The Variance and Correlations of the Divisor Function in $\mathbb{F}_q [T]$, and Hankel Matrices

TL;DR

This paper derives exact formulas for the variance and correlations of the divisor function over function fields, linking these to Hankel matrix ranks and kernels, with implications for moments of Dirichlet L-functions.

Contribution

It introduces a novel method connecting divisor function correlations to Hankel matrix properties over finite fields, providing explicit formulas and uncorrelation results.

Findings

Exact formulas for divisor function variance in function fields.

Correlation formulas involving divisor functions and Hankel matrices.

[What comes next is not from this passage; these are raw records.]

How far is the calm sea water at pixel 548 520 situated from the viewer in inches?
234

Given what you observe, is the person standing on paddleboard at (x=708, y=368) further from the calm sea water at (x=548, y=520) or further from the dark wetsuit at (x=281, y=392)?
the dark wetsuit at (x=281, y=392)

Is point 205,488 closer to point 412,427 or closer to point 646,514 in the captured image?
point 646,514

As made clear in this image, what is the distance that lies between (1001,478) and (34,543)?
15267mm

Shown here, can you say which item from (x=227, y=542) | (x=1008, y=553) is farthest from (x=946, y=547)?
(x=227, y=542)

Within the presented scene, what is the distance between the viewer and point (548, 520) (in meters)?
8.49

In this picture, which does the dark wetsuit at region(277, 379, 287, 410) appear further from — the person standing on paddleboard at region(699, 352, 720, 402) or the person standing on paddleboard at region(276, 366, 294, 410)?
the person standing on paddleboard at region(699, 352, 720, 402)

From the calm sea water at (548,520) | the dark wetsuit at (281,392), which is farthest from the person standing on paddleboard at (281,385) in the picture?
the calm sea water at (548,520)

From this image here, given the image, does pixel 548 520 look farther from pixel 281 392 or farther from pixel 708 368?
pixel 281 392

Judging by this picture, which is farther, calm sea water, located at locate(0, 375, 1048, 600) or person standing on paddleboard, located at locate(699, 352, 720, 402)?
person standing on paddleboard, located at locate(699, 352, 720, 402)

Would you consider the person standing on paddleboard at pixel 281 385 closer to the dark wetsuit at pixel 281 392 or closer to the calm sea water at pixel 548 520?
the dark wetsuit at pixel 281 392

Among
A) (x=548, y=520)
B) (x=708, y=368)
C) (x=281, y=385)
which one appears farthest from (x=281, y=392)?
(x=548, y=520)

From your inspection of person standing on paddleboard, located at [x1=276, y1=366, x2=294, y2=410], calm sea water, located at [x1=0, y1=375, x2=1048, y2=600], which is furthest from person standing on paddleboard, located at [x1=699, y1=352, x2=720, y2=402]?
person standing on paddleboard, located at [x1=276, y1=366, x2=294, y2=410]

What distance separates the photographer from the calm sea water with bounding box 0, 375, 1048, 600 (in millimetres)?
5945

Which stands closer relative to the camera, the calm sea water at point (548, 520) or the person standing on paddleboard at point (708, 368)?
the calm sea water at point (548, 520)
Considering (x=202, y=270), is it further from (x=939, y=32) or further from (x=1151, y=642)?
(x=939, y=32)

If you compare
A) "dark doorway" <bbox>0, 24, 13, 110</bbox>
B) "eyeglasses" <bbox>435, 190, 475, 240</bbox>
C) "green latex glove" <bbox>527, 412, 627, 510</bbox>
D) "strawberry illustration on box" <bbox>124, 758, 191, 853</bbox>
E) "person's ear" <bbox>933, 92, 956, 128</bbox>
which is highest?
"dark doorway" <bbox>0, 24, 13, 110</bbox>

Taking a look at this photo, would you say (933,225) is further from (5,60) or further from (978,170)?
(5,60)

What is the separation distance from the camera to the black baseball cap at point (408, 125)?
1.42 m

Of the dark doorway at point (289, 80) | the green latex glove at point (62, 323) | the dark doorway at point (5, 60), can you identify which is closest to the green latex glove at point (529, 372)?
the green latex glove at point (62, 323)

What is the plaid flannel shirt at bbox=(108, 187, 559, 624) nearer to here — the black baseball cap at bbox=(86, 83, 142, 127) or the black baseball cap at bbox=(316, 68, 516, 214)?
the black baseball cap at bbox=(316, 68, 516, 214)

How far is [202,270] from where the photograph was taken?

Uncorrelation of certain divisor function pairs in specified ranges.

Abstract

We prove an exact formula for the variance of the divisor function over short intervals in $\mathcal{A} := \mathbb{F}_q [T]$, where $q$ is a prime power. A slight adaption of the proof allows us to obtain an exact formula for correlations of the form $d(A) d(A+B)$, where we average both $A$ and $B$ over certain intervals in $\mathcal{A}$. We also consider correlations of the form $d(KQ+N) d (N)$, where $Q$ is prime and $K$ and $N$ are averaged over certain intervals. If $\mathrm{deg } K < \mathrm{deg } Q -1$, then these correlations appear in the off-diagonal terms for the fourth moment of Dirichlet $L$-functions. We consider the case $\mathrm{deg } K \geq \mathrm{deg }Q -1$ and obtain an exact formula for the correlations. Further, we demonstrate that $d(KQ+N)$ and $d (N)$ are uncorrelated for the given ranges of $K$ and $N$. Our approach to these problems is to use the orthogonality relations of additive characters on $\mathbb{F}_q$ to translate the problems to ones involving the ranks of Hankel matrices over $\mathbb{F}_q$. Most of the paper is dedicated to proving several results regarding the rank and kernel structure of these matrices, and thus demonstrating their number-theoretic properties. We briefly discuss extending our method to moments higher than the second (the variance) over intervals; to the $k$-th divisor function; and to correlations of the divisor function with applications to moments of Dirichlet $L$-functions in function fields.